[TRAVAIL À FAIRE]:
• A. Citez tout le passage du texte sur le projet Hypie, depuis « Les météorites sont » jusqu'à « de notre Système solaire. ».
• B. Répondez à ces questions sur le texte consacré au projet Hypie :
(i) En quelle année la NASA prévoit-elle d'explorer pour la première fois un astéroïde métallique ?
(ii) Quelles sont les trois sortes de météorites mentionnées ?
(iii) De quels éléments les météorites métalliques étudiées sont-elles essentiellement composées ?
• C. Poursuivez le texte sur le projet Hypie après sa dernière phrase.

[EXTRAIT À LIRE]:
■ ■ ■

"Hypie", Expériences d'impact à hypervitesse : comprendre la formation et l’évolution des astéroïdes riches en fer

Le projet Hypie réunit une équipe pluridisciplinaire et internationale pilotées par des chercheurs d’Université Côte d’Azur. L’objectif principal de cette collaboration est de mieux comprendre la nature de corps célestes encore inexplorés à ce jour, à savoir les astéroïdes riches en fer. Pour cela, une série d’expériences d’impacts à très haute vitesse a été réalisée pour reproduire les collisions maintes fois subies par ces astéroïdes depuis leur naissance. Des projectiles rocheux ont été propulsés sur des échantillons de matériaux dont la composition minéralogique est semblable à celle des astéroïdes ferreux. Grâce à ces expériences, les chercheurs ont pu se faire une idée de l’état des surfaces de ces corps rocheux mais aussi faire une découverte notable. Les astéroïdes de fer se dissimuleraient grâce à une tenue de camouflage sur leur surface. Avec toutes ces données, les membres du projet Hypie pourraient devenir des interlocuteurs privilégiés de la NASA. L’agence américaine prévoit d’explorer, pour la première fois, un astéroïde métallique en 2026 dans le cadre de la mission, Psyché.

Les météorites métalliques, de précieux vestiges 

Les météorites sont des corps rocheux d'origine extraterrestre survivant à la traversée de notre atmosphère et qui échouent sur Terre. Il existe une grande variété de météorites : les pierreuses, les métalliques et les mixtes.

Les chercheurs impliqués dans le projet Hypie se penchent plus particulièrement sur l’étude de météorites métalliques composées essentiellement de fer et de nickel. Ces objets extraterrestres sont connus depuis l’Antiquité et intéressent autant les collectionneurs que la communauté scientifique. Pour les scientifiques, ce sont des échantillons précieux qui aident à mieux comprendre comment les noyaux métalliques se sont formés dans d’autres corps célestes (étoiles, planètes).

Car la composition minéralogique de ce matériel extraterrestre nous renseigne sur les conditions de formation et d'évolution des corps encore tout jeune de notre Système solaire.

■ ■ ■

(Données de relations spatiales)
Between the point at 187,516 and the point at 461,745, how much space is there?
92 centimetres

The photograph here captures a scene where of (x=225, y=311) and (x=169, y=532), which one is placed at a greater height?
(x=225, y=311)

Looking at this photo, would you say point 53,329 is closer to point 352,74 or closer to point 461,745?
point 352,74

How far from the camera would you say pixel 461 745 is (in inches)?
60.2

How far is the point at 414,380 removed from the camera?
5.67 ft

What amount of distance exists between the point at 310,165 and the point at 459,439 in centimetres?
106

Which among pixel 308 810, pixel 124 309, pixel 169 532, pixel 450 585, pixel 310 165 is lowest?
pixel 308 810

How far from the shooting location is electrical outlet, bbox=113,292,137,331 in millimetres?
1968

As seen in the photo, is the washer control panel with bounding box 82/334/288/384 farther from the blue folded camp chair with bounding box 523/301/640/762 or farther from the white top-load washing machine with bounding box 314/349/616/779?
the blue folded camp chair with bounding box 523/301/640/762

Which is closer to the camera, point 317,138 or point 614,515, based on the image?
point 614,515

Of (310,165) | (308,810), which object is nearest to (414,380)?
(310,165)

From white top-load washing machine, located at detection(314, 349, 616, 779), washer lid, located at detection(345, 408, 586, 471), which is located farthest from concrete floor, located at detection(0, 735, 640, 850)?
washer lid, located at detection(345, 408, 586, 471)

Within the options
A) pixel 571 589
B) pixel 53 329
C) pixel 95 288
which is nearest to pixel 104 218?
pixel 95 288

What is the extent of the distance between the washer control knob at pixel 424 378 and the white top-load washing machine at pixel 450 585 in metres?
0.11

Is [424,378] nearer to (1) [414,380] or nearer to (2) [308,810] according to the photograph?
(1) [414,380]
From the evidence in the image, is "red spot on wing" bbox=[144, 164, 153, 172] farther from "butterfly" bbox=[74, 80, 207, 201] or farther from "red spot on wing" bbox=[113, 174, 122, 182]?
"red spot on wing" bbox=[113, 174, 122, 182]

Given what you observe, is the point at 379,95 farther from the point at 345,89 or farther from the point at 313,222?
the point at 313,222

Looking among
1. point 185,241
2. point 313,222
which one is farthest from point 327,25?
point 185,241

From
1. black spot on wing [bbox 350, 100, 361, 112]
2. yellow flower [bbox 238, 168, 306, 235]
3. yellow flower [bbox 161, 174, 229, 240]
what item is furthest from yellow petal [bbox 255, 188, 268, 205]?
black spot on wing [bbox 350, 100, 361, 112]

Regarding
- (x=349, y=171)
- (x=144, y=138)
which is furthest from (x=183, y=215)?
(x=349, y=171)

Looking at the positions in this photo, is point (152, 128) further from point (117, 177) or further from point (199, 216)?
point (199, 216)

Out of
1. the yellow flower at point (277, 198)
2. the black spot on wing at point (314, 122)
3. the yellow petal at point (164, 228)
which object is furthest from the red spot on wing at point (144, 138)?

■ ■ ■

[CORRIGÉ DE L'EXERCICE]:
• A.
Les météorites sont des corps rocheux d'origine extraterrestre survivant à la traversée de notre atmosphère et qui échouent sur Terre. Il existe une grande variété de météorites : les pierreuses, les métalliques et les mixtes.

Les chercheurs impliqués dans le projet Hypie se penchent plus particulièrement sur l’étude de météorites métalliques composées essentiellement de fer et de nickel. Ces objets extraterrestres sont connus depuis l’Antiquité et intéressent autant les collectionneurs que la communauté scientifique. Pour les scientifiques, ce sont des échantillons précieux qui aident à mieux comprendre comment les noyaux métalliques se sont formés dans d’autres corps célestes (étoiles, planètes).

Car la composition minéralogique de ce matériel extraterrestre nous renseigne sur les conditions de formation et d'évolution des corps encore tout jeune de notre Système solaire.

• B.
(i) En 2026, dans le cadre de la mission Psyché.
(ii) Les pierreuses, les métalliques et les mixtes.
(iii) De fer et de nickel.

• C.
Par conséquent, des découvertes majeures, comme l’âge de la formation du Système Solaire (4,567 milliards d’années à 1 million d’années près), ou ceux des planètes sont dues à l’étude des météorites.

La majorité des météorites composées de fer proviendraient d’astéroïdes de type M. Ils sont modérément brillants et la plupart sont composés de nickel-fer. Le plus grand astéroïde de type M, Psyché, serait métallique. Ce dernier doit être survolé et étudié en 2026 par la sonde Psyché qui sera lancée en 2022 par la NASA.

Dans le cadre de la préparation de cette mission d’exploration américaine, l’équipe scientifique et pluridisciplinaire du projet Hypie ambitionne de mieux comprendre la formation de ces corps rocheux métalliques et les propriétés de leurs surfaces. L’expertise acquise sur ce sujet permettra aux membres concernés de devenir des partenaires privilégiés de la NASA pour la mission Psyché.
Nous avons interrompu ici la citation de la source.